Some skeptics, noting the high condo prices and the out-of-town provenance of buyers, fear that instead of the diverse, working 24-hour downtown that city leaders envision, the boom will instead create a seasonal playground for the rich, a Monte Carlo on Biscayne Bay.

 

''I bet those buildings are going to be empty a lot of the time,'' said Joel Kotkin, an urban historian and consultant who has written about the rise of what he calls ''ephemeral cities'' -- places like San Francisco, Berlin and parts of New York that increasingly cater to the rich, the childless young and tourists.

 

''Maybe this is Miami's karma, to be this kind of place, a temporary, hip, cool, nomadic population serviced by a poor population,'' said Kotkin, author of The City: A Global History. But, he added: ``History shows a city has to maintain some sense of a middle-class character if it wants to thrive.''

 

`MISSING LINK'

 

Yet there's relatively little in the new downtown priced for working families. ''The missing link here is in creating housing that the middle class can afford,'' said Rafael Kapustin, a longtime downtown property owner who pioneered the conversion of old downtown offices and hotels into modestly priced condos and apartments.

 

In partnership with a big developer, the Related Group, Kapustin developed two affordable loft condos, with units averaging around $150,000, now under construction in the inner core of downtown. But their Loft II project may be the last of its kind because of the surging cost of land and construction, he said.

 

City leaders are sanguine.
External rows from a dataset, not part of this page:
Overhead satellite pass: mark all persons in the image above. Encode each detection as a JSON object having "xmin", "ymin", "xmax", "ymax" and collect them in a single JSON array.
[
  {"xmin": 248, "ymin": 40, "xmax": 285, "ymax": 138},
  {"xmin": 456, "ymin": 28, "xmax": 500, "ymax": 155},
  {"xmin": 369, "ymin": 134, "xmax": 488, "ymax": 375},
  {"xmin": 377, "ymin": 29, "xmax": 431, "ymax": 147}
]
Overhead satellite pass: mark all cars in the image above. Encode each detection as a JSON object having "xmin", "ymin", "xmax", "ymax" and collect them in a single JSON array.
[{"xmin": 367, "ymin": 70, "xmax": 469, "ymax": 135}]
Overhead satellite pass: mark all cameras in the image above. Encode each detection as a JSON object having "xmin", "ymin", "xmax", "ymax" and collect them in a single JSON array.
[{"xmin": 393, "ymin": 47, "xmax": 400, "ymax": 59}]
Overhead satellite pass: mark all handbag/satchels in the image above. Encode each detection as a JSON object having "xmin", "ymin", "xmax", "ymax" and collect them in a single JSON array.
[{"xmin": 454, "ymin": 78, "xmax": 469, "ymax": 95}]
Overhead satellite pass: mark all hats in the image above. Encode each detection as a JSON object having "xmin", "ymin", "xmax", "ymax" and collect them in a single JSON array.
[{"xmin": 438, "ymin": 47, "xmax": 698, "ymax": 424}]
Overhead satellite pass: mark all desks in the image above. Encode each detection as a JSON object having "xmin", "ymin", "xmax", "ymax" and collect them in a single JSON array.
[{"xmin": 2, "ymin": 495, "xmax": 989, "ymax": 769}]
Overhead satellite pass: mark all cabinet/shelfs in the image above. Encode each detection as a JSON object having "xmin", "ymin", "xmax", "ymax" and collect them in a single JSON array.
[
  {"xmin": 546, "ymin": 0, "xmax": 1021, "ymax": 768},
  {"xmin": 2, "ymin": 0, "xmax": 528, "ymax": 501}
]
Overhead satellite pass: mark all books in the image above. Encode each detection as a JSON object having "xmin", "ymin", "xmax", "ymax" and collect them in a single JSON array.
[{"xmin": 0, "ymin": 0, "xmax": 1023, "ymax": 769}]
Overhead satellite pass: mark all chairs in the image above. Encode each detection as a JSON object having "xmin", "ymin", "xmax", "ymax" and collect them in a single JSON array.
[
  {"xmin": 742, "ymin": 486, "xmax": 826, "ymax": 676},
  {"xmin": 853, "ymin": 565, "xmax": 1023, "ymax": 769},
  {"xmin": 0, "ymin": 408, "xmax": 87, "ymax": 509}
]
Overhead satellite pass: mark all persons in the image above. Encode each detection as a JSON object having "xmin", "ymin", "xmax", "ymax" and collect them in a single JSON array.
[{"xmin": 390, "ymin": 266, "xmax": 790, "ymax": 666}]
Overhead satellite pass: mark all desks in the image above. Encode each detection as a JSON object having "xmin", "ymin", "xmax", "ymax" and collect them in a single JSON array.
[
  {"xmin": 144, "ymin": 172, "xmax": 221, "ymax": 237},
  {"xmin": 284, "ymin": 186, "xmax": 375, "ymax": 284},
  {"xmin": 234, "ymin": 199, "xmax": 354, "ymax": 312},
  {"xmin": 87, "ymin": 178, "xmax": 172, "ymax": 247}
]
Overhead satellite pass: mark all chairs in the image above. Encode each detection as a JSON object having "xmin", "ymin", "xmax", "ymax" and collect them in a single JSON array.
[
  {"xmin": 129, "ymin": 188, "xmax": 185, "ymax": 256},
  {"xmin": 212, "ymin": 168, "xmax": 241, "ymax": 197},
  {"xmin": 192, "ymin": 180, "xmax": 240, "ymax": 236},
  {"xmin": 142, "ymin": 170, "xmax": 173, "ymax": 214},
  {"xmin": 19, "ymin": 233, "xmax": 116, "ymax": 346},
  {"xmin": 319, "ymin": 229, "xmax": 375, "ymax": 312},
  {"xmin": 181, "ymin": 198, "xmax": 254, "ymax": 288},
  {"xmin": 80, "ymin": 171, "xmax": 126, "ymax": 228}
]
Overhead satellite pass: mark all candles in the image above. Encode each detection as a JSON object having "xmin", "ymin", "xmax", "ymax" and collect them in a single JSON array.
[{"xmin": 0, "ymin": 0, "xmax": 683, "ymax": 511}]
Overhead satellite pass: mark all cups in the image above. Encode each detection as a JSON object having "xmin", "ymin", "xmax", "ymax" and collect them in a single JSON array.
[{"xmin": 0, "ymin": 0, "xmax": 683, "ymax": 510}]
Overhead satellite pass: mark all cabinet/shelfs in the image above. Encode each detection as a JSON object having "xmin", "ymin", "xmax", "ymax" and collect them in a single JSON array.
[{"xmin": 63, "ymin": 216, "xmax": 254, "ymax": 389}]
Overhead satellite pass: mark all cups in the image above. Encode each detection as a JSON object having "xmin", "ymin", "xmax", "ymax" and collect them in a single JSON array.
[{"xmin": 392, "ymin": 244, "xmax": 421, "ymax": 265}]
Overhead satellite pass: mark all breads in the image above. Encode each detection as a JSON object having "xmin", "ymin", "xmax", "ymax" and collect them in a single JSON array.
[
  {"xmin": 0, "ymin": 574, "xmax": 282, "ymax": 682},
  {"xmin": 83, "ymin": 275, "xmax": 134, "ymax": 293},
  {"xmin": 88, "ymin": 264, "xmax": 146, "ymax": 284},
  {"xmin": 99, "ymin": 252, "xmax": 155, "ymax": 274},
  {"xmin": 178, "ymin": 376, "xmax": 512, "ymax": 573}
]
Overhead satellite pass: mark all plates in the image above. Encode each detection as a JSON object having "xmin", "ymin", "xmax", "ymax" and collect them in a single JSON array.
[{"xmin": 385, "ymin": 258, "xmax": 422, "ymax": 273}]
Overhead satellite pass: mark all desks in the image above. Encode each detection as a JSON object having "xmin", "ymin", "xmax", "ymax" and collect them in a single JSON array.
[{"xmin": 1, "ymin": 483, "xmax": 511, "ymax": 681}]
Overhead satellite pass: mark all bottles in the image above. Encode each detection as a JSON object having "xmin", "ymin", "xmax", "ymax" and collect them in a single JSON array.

They say it will take years for all the planned condos to be built and occupied, allowing time to absorb new residents, build public amenities and improve transit.

 

While few city residents can afford waterfront condos, thousands of moderately priced condos and rental apartments are being built by private developers in adjacent Overtown and neighborhoods like Little Havana and Allapattah, many with direct city subsidies, according to a recent report from Miami Mayor Diaz.

 

`SELF-REINFORCING CYCLE'

 

And gradually, as new residents move into downtown, businesses, shops, restaurants, neighborhood retailers and services will follow, said Neisen Kasdin, a land-use lawyer and former Miami Beach mayor.

 

''It becomes a self-reinforcing cycle,'' Kasdin said. ``Yes, there will be a large segment of temporary residents, but as the city continues to grow as an international business city, it leads to the continued growth of a permanent community.''

 

Meanwhile, the city has instituted measures that strengthen the planners' hand in shaping an attractive, livable downtown: hiding parking garages inside buildings; lining sidewalks with shops, offices, dwellings and restaurants; and keeping garage and service entrances off Biscayne Boulevard and other main arteries.

 

'We used to sit here and say, `Someday,' '' said Miami Planning Director Ana Gelabert-Sánchez, alluding to the city's long-frustrated hopes for a downtown revival. ``Well, someday is here.''

 

Herald staff writer Larry Lebowitz contributed to this report.